Instantly, Rowan was on his feet, his sword taken from where it was leaning against the wall, and he was out the door. He caught Jura before she reached her horse.
“Where have you been?” he demanded.
“Where have I been?” she yelled back at him. “I have been leading two guardsmen away from you. I have been protecting you and your…your…” She was too angry to speak.
“Brita sent word to her men. I thought they were all told that she wanted to stay with me. I thought perhaps you were bathing before meeting a queen.” He looked her up and down. “That’s not a bad idea, Jura. You are dripping sweat.”
Jura brought her sword up, fully meaning to chop off any part of his body she could reach, hopefully his head.
He caught her arms. “Jura, what is wrong with you? If I had known you were in danger, I would have come to you, but I had no idea. Brita sent her men home. Come, please don’t be angry. Brita has agreed to stay here with me for a while and we can talk of uniting the tribes. It is what we want. There is no reason to be angry. Come and meet her. She is intelligent and educated and I find her exceptionally pleasant company. You will like her.”
“You certainly seem to like her,” she said stiffly.
“Now is not the time for jealousy. It is one thing to be jealous of a maid but you cannot be jealous of a queen like Brita. Come. No, maybe you should bathe first.”
She jerked away from him. “So, the smell of me displeases you,” she said. “I got this smell from protecting you, but you do not need protection, at least not from swords and arrows. Tell me, am I to bow to this old queen? Am I to beg her for her favors as I am to beg you?”
“Jura, I do not understand you at all. If you want to meet her smelling as you do, that is all right with me. I just thought—”
“You never thought at all!” she shouted at him, and ran away into the forest.

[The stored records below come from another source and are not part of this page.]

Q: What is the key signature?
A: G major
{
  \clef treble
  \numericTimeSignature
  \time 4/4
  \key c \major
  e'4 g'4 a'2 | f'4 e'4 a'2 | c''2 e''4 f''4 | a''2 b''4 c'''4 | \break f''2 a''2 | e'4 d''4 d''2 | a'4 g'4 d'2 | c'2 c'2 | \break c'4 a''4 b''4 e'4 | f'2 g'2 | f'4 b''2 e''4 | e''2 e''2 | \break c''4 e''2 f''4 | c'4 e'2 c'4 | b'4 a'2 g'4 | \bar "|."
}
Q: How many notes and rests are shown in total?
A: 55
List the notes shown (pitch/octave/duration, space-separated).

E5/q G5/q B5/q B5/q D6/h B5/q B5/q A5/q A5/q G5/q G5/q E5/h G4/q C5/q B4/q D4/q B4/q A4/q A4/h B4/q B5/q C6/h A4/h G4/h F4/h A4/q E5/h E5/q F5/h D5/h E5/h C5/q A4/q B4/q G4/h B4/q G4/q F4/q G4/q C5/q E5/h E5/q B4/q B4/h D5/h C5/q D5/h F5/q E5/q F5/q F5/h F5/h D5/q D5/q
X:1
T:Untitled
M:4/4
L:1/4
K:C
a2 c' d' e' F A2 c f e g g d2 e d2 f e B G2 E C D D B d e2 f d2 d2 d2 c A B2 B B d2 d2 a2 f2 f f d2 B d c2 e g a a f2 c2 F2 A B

She hated herself for how she was acting, hated the new emotions that were raging inside her. Until this Englishman with his foreign ways had come to Lanconia, she had understood herself. She had known her place in life, where she was and where she was going. She had also understood men. Lanconian men valued strong, sensible women. Thal had shown her maps and asked her opinion of proposed campaigns, and when he thought her answers childish he had told her so—usually at the top of his lungs. Daire had expected her to be strong and fearless, and the two battles they had been in together, he had expected her to protect his back.
But what did this Englishman want from her? He was angry if she protected him, angry if she kissed him. He didn’t want her to ride beside him. He didn’t want to hear her ideas about what they should do to capture Brita. He said he wanted her to hide and cringe in the forest yet here he was fawning over a woman who had terrorized two generations of men. Jura thought that she had done a bit of her own terrorizing today but all she was told was that she stank.
She grimaced as she thought of Brita in her white dress. The stupid Englishman was taken in by her, but Jura knew the woman’s history. She may have said she called off her men, but two of them had chased Jura for hours. What other lies had she told?
No doubt she had told her men to gather an army and attack and kill this Irial king.
Jura left the forest and went back toward the house. Tonight she would stay outside and guard the peasant’s hut, and she would be able to give the fool of an Englishman a warning when the Vatells attacked.